Officials including serving Cabinet Secretary Simon Case told the inquiry they did not give Mr Johnson assurances that the guidance was always followed.

Mr Case also said he did not advise that no parties were held in Downing Street, and was not aware of others telling the then-prime minister that.

Jack Doyle, who was Mr Johnson’s communications chief when the partygate story broke, said he “believed no rules were broken”.

But asked whether he told Mr Johnson “Covid guidance” was followed at all times, Mr Doyle said: “No.”

Mr Doyle drew a distinction between the rules and the guidelines and added: “It is difficult to say that guidelines of this nature were followed at all times, and it would not be possible for me to say that they were.”

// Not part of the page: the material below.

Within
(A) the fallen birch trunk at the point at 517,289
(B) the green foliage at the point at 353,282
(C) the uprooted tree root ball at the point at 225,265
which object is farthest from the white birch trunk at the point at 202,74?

Mr Johnson’s former communications chief, Lee Cain, said it would have been “highly unusual” for him not to have raised his concerns with the then-prime minister about a mid-lockdown garden party in No 10.

Mr Cain said he could not remember if he personally had a conversation with Mr Johnson about it, but added that he told senior aide Dominic Cummings about his concerns over the May 20 2020 gathering.

Evidence published by the committee shows that Mr Cain initially raised his doubts about the event in response to an infamous email from Mr Reynolds inviting staff to the “socially distanced drinks” and asking them to “bring your own booze”.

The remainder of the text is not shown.